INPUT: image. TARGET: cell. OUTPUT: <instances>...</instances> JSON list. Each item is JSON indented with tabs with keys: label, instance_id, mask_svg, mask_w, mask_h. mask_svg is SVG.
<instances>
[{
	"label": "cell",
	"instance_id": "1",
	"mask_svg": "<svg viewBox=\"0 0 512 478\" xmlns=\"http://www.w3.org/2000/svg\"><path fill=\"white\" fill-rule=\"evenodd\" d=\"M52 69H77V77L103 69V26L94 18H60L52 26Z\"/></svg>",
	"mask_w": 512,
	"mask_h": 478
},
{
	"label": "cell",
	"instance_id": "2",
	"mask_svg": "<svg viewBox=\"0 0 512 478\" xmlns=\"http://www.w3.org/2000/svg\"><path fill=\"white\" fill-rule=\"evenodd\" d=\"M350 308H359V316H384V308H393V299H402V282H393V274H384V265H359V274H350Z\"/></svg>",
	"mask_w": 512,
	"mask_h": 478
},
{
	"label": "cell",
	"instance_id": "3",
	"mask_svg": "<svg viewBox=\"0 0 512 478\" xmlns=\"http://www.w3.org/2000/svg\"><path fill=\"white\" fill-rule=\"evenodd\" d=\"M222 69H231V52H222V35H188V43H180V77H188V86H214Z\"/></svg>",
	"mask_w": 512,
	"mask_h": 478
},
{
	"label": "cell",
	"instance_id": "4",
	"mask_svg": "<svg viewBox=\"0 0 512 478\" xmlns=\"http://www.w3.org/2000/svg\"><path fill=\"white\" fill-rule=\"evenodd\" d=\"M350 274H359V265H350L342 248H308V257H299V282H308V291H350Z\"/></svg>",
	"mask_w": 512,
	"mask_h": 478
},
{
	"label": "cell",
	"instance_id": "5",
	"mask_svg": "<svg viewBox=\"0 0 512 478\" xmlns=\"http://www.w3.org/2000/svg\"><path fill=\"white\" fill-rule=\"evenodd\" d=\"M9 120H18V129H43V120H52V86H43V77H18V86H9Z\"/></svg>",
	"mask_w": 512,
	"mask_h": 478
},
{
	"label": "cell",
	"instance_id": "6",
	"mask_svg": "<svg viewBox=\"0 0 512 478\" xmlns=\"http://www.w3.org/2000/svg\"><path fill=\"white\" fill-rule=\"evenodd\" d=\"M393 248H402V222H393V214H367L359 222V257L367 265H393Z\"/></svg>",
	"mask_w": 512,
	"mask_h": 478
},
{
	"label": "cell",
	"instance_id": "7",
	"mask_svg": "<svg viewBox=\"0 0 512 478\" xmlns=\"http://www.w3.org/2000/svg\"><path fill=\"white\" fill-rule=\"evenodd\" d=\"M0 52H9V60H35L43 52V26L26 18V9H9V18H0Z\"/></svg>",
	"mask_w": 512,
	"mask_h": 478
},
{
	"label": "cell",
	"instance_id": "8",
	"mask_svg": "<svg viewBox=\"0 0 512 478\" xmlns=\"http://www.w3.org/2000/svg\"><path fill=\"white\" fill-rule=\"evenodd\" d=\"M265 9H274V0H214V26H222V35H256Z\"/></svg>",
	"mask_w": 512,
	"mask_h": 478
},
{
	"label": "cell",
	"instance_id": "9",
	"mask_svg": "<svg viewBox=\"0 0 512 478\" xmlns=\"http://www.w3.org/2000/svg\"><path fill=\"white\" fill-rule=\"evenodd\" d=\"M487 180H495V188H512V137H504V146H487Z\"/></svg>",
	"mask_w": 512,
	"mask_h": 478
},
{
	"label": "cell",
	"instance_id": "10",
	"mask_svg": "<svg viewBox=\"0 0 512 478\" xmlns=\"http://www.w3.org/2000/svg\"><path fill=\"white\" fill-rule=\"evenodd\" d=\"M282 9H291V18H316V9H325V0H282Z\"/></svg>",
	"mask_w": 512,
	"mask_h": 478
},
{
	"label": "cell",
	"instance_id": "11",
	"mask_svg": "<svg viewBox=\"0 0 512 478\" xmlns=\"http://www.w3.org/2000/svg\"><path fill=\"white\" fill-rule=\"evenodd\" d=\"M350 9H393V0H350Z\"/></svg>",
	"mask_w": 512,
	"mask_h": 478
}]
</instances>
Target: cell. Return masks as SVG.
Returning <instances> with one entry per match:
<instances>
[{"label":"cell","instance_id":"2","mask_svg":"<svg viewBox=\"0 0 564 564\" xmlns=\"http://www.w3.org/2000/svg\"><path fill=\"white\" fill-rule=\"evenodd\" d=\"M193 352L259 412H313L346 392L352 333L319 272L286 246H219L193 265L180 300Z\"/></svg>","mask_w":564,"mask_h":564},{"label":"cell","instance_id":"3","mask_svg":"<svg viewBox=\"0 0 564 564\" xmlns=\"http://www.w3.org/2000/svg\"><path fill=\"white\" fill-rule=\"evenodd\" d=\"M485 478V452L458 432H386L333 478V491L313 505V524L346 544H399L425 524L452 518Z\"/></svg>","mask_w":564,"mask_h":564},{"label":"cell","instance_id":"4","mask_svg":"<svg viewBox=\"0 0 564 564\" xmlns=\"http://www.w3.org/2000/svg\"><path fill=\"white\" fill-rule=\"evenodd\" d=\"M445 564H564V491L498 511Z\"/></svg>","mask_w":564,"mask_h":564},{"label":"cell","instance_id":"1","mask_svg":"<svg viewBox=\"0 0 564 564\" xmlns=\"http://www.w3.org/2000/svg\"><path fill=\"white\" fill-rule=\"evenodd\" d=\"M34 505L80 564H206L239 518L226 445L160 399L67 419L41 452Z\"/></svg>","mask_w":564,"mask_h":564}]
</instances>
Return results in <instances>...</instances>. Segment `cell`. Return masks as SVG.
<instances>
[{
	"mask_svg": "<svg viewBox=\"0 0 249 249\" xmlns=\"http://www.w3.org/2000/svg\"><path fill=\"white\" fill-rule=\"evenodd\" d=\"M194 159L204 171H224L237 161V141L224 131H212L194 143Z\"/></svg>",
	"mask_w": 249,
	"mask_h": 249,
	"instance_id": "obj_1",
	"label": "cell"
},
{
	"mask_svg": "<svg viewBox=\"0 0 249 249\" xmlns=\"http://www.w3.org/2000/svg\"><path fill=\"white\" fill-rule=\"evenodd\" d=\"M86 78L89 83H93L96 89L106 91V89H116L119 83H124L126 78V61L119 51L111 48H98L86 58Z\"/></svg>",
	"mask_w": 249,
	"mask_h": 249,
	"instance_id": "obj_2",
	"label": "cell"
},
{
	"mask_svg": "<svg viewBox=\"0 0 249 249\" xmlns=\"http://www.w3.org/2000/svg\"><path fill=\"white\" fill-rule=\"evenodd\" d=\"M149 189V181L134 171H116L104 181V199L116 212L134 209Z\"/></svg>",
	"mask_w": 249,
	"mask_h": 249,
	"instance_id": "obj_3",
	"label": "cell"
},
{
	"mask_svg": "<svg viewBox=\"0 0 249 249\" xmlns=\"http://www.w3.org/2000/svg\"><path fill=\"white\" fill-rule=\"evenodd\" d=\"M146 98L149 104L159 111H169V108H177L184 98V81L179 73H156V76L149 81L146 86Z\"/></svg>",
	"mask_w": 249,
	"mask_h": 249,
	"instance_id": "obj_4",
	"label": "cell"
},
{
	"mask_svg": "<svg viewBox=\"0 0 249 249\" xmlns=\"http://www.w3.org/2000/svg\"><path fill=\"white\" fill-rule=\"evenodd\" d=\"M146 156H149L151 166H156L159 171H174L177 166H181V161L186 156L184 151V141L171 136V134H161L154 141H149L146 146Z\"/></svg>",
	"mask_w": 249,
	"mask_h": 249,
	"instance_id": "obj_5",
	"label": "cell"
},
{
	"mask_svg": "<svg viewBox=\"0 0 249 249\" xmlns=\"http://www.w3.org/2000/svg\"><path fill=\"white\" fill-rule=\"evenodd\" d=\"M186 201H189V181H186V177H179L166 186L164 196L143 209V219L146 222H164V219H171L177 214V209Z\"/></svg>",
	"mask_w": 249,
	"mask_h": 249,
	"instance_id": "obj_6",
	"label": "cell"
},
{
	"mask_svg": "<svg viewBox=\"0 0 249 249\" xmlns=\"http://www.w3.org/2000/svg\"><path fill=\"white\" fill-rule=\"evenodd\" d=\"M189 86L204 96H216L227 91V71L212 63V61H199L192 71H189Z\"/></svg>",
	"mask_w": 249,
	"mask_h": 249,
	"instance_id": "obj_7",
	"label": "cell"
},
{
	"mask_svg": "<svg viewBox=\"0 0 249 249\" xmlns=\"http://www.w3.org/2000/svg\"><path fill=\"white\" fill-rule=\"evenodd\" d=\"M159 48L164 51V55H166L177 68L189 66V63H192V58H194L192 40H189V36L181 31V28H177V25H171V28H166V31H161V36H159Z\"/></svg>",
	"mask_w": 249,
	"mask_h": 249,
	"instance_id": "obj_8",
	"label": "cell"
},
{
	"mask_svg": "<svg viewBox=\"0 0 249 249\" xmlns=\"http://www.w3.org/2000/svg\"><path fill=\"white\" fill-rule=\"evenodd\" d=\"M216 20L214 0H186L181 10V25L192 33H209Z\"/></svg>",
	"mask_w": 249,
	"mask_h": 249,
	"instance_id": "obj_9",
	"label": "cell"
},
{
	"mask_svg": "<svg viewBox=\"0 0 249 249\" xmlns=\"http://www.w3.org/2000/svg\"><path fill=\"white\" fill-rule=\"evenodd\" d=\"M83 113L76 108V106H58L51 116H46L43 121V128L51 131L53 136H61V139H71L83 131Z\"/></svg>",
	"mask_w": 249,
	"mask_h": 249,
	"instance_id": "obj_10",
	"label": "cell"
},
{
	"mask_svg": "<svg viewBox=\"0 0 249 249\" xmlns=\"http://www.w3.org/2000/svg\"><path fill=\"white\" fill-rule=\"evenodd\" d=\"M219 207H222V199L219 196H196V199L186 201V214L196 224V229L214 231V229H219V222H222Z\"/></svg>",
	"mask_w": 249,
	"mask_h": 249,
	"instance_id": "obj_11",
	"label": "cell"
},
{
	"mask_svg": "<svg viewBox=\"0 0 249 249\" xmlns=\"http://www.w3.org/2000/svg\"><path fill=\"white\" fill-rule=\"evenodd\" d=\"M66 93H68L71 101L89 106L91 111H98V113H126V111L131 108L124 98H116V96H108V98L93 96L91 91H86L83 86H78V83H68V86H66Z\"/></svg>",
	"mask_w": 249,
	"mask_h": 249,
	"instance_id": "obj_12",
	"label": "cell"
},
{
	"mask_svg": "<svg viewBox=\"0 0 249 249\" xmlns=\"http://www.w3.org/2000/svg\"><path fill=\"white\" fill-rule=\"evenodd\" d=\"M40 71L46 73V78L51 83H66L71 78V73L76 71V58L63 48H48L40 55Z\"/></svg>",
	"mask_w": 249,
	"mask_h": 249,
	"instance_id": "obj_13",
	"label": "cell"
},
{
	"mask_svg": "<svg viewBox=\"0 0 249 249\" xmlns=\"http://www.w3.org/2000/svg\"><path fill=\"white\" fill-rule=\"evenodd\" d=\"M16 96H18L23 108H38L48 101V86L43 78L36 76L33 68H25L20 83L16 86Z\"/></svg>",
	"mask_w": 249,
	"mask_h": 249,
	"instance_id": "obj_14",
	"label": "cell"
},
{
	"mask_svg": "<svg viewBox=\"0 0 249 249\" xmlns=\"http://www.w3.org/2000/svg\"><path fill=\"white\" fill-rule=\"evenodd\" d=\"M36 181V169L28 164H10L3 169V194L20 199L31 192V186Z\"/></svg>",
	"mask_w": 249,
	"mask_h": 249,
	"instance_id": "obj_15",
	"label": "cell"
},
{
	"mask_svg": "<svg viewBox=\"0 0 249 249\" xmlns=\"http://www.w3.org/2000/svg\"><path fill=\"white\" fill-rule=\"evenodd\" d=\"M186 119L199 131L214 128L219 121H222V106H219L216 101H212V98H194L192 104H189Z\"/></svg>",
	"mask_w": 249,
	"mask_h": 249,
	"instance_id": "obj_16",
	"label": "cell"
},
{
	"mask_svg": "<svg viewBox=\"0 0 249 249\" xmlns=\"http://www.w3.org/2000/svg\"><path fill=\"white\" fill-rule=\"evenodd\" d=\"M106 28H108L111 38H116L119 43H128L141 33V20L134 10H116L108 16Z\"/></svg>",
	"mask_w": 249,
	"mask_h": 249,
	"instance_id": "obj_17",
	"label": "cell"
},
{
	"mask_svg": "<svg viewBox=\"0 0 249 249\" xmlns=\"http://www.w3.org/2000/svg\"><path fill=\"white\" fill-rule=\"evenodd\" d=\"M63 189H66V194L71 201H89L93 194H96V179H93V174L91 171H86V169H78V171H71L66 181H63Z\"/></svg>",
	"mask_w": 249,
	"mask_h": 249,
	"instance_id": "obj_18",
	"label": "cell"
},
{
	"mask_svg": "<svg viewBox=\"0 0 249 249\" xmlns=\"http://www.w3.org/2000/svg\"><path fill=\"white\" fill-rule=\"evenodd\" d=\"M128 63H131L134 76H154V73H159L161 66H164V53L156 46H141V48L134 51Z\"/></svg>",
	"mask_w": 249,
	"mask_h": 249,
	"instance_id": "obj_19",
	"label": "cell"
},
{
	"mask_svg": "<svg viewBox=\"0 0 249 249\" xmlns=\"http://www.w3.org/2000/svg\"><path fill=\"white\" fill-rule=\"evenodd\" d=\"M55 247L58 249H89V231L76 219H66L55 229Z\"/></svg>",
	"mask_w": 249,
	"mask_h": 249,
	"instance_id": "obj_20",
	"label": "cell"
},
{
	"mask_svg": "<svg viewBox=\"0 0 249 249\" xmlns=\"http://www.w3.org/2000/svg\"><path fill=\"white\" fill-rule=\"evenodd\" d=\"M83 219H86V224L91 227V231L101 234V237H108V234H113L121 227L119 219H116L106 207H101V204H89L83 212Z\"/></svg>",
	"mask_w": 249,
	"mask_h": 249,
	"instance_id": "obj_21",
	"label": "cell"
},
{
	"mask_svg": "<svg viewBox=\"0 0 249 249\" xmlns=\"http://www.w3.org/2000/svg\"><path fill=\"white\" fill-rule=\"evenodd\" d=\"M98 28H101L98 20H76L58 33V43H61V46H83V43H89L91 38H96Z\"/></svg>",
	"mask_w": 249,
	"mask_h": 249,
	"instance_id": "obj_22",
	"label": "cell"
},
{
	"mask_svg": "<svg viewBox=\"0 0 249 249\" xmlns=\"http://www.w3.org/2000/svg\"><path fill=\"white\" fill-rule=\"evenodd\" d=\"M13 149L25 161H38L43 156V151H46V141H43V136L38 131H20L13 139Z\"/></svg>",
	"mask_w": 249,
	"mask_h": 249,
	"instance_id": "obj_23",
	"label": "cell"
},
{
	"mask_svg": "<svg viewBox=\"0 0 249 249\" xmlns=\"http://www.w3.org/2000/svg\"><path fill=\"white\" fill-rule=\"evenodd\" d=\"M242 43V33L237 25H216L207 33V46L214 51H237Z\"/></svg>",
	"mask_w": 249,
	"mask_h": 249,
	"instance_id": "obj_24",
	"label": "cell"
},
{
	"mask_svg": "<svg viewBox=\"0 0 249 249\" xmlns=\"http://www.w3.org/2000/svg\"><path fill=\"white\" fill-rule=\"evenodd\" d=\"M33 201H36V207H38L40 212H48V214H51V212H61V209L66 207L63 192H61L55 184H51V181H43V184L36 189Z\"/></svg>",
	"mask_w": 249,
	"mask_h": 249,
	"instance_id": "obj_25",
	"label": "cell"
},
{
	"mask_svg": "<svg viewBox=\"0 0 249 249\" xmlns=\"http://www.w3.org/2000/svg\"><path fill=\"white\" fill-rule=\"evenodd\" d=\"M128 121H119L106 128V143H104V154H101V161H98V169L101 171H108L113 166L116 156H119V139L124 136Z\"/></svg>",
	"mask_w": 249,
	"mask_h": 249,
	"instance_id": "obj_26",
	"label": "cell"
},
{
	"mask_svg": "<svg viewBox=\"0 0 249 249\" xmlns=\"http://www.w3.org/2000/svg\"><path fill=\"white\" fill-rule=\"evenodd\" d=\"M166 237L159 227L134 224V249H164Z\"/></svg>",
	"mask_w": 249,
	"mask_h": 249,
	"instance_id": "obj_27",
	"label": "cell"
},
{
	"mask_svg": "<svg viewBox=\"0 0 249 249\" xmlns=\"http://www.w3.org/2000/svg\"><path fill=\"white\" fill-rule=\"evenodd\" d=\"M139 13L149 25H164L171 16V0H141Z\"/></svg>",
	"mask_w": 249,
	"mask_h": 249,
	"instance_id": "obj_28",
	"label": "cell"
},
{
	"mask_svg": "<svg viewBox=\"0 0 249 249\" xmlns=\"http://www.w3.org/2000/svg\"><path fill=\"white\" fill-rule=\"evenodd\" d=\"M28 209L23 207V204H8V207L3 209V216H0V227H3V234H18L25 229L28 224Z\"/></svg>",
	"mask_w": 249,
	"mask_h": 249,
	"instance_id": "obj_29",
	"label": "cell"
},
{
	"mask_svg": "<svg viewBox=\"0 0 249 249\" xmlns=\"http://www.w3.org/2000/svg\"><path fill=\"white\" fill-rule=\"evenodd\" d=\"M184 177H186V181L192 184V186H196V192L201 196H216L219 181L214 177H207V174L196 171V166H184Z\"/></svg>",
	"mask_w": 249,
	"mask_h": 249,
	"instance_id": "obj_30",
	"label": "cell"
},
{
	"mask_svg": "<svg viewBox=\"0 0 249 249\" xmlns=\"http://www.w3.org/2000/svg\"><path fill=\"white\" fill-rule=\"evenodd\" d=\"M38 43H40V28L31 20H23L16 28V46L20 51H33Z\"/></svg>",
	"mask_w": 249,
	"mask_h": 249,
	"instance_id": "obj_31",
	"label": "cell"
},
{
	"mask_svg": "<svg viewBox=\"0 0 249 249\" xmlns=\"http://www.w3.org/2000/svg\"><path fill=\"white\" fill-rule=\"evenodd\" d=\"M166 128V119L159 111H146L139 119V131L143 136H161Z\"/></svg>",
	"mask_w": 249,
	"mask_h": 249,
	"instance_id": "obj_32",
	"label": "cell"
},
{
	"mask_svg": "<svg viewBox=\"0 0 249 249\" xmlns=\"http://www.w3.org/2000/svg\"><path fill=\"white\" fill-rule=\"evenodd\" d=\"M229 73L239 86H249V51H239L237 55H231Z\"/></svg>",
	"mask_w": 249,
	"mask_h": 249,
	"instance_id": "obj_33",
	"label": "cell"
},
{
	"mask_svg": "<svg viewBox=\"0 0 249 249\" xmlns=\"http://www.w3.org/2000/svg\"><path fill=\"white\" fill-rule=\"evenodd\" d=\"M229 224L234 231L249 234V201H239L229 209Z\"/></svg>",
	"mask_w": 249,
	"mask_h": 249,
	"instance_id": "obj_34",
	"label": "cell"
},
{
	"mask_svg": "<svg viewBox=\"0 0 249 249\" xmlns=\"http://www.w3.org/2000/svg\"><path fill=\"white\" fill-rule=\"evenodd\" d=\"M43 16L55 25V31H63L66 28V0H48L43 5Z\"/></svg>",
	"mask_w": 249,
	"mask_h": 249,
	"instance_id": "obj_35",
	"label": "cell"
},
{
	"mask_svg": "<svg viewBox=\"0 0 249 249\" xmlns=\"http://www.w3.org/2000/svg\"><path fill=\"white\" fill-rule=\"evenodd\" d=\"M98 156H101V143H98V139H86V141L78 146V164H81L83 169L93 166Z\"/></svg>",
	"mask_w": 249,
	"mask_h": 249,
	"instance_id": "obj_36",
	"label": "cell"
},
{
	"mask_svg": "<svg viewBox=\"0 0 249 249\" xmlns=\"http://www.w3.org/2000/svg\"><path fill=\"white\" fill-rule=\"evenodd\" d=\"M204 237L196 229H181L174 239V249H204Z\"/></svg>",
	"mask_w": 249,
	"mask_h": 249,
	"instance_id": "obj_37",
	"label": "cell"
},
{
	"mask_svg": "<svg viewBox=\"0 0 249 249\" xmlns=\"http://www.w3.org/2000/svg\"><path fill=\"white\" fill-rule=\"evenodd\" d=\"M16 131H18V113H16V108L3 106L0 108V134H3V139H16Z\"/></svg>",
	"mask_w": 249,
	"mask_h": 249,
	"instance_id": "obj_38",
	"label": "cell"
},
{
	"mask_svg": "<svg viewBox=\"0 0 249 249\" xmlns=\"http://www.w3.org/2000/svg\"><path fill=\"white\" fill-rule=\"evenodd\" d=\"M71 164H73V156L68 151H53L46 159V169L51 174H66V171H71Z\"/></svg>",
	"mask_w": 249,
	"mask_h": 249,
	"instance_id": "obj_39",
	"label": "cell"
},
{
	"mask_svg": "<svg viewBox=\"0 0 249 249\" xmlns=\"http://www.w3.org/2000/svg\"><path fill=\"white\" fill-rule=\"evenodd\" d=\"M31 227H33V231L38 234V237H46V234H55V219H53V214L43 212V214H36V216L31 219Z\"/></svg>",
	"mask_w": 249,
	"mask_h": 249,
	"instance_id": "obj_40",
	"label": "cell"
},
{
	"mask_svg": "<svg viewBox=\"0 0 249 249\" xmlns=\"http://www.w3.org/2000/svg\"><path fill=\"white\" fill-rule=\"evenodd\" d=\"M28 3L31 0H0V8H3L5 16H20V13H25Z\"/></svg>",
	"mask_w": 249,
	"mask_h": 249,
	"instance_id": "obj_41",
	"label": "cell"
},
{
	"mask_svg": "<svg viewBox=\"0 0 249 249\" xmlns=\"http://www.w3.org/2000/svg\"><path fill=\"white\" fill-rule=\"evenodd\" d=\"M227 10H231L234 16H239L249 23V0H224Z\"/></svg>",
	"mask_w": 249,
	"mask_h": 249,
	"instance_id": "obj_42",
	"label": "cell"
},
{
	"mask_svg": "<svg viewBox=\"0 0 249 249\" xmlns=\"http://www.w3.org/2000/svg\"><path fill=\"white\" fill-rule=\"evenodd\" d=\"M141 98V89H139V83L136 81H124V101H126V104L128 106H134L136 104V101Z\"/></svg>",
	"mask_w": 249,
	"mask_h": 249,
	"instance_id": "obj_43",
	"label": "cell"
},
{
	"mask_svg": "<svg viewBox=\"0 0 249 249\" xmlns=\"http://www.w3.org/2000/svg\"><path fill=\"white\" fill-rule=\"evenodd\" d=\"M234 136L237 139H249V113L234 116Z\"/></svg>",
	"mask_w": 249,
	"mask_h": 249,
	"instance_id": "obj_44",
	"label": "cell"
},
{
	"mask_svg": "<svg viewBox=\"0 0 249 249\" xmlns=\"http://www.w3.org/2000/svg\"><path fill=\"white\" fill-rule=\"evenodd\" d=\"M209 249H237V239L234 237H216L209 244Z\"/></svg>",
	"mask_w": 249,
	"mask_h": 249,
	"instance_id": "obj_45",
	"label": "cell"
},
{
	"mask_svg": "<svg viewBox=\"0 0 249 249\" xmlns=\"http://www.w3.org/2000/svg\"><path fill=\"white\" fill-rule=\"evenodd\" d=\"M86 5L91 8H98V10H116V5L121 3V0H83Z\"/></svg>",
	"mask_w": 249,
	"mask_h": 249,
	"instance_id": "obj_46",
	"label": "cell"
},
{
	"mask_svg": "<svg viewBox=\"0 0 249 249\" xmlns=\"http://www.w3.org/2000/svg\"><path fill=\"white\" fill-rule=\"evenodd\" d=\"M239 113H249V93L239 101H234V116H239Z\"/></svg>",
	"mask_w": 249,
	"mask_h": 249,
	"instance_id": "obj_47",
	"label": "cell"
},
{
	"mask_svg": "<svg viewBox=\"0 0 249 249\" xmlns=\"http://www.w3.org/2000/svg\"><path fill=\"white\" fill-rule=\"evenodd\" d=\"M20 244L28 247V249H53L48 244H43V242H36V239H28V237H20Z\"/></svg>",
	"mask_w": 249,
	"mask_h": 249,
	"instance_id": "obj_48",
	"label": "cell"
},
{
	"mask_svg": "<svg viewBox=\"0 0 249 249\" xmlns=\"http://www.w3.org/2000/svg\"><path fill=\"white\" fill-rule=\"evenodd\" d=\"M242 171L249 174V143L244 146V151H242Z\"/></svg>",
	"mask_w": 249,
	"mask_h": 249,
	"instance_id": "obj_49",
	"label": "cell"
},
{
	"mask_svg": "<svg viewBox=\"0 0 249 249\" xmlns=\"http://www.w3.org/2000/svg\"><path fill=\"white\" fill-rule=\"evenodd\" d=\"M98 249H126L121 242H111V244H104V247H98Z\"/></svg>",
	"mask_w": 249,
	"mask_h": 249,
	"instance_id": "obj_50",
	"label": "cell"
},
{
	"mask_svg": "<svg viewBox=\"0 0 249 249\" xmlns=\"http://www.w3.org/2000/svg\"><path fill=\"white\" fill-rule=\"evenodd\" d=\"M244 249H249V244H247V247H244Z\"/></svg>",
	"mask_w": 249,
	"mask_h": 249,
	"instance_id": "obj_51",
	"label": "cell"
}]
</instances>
************
List every line of the material above that contains the string "with".

SOLUTION TO THIS TASK:
INPUT: image. TARGET: cell. OUTPUT: <instances>...</instances> JSON list. Each item is JSON indented with tabs with keys: label, instance_id, mask_svg, mask_w, mask_h. mask_svg is SVG.
Returning <instances> with one entry per match:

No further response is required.